Certainly, candidates still visit churches, mosques and synagogues. And influential church leaders remain, including the Rev. H. Beecher Hicks Jr., of the 6,000-member Metropolitan Baptist Church, and the Rev. Wallace Charles Smith, of the 4,000-member Shiloh Baptist Church. The Washington Interfaith Network, a group focused on political organizing, says its volunteers have visited 4,000 homes this summer to register voters.
On a recent Sunday, D.C. Council member Adrian M. Fenty (D-Ward 4) took his mayoral campaign to the Holy Christian Missionary Baptist Church for All People, where he received an unusually public display of support from the pulpit. The Rev. Stephen E. Young Sr., in a booming voice, told about 100 congregants that he wanted to see Fenty win in "a landslide!" Fenty received a few "amens," and Young, shouting into the microphone, said, "Let's pray that once [Fenty] gets in that office, he doesn't forget us."
In an interview, Young said he thought that certain clergy members -- including himself -- could still deliver their congregation's votes. But generally, he said, clergy have removed themselves from politics because they weren't getting what had been promised in return.
In the church parking lot after the Sunday service, another reason was evident: Almost every car had a Maryland license plate.

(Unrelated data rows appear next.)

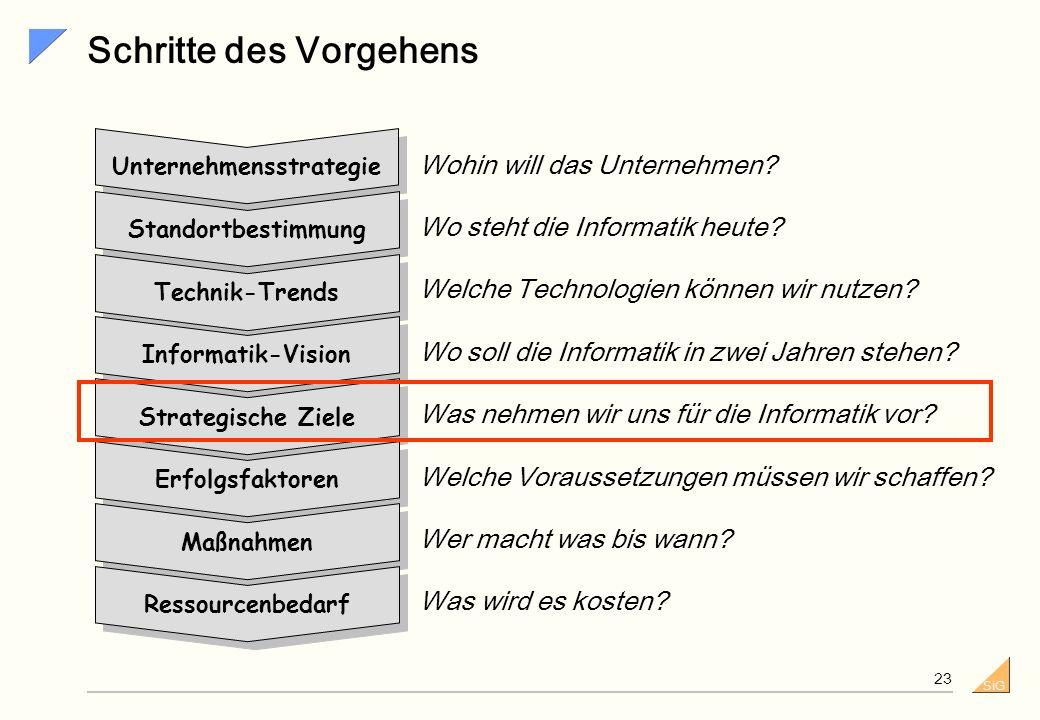 SiG Die Vision - Eine Reportage aus der Zukunft (2) Im Jahre 2004... 1. haben wir die Voraussetzung geschaffen, dass unsere Kunden über das Internet j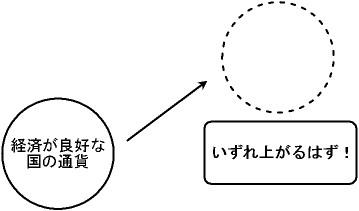 ファンダメンタルズ分析の基本的な考え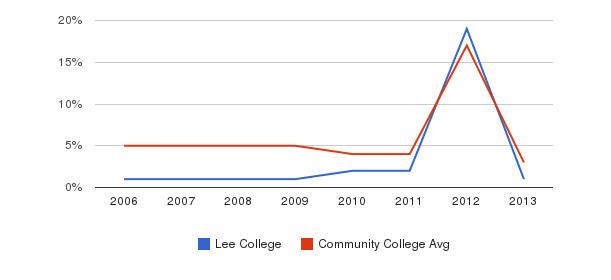 Lee College Unknown&nbsp(2006-2013)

Candidates say they consider the faith community indispensable. "They are the opinion-shapers. They are the leaders. They are an integral part of the community," mayoral candidate Marie C. Johns said.
But no one denies that the relationship between religion and politics in the city has changed dramatically in the past few decades. Many religious leaders note that only two of the five mayoral candidates appeared at a rally in April to support churches whose members -- now mostly Maryland residents who attend church in Washington -- park illegally on Sundays. The rally was called by faith leaders who were angry at Williams's plan to crack down without consulting more with them.
Many clergy say Williams has delegated his relations with much of the faith community to his staff and isn't comfortable socializing in the pews.
"One thing Marion Barry was able to do was connect with people in churches and ministers on a whole different level," said the Rev. Cheryl Sanders of Third Street of Church of God, a former member of Williams's Interfaith Council. "Williams just didn't seem to be at ease in the way that Barry was."
On a recent Thursday night, Amin Muslim went to hear mayoral candidate Michael Brown speak at the United House of Prayer. Muslim said he longs for a return to the day when religious leaders openly endorsed candidates.
"The faith community today is afraid to buck the political system," said Muslim, 50, who volunteers for Brown. "Religious institutions should be a hub for social change. Today in Washington, you can't even point to a single real activist out of the faith community."
The view looked different from across the room, where retired D.C. principal and church activist Princess Whitfield said that the absence of endorsements from faith leaders has created a healthier climate.
"It's not so much 'You scratch me, I'll scratch you,' " she said. "Nowadays, people are more independent."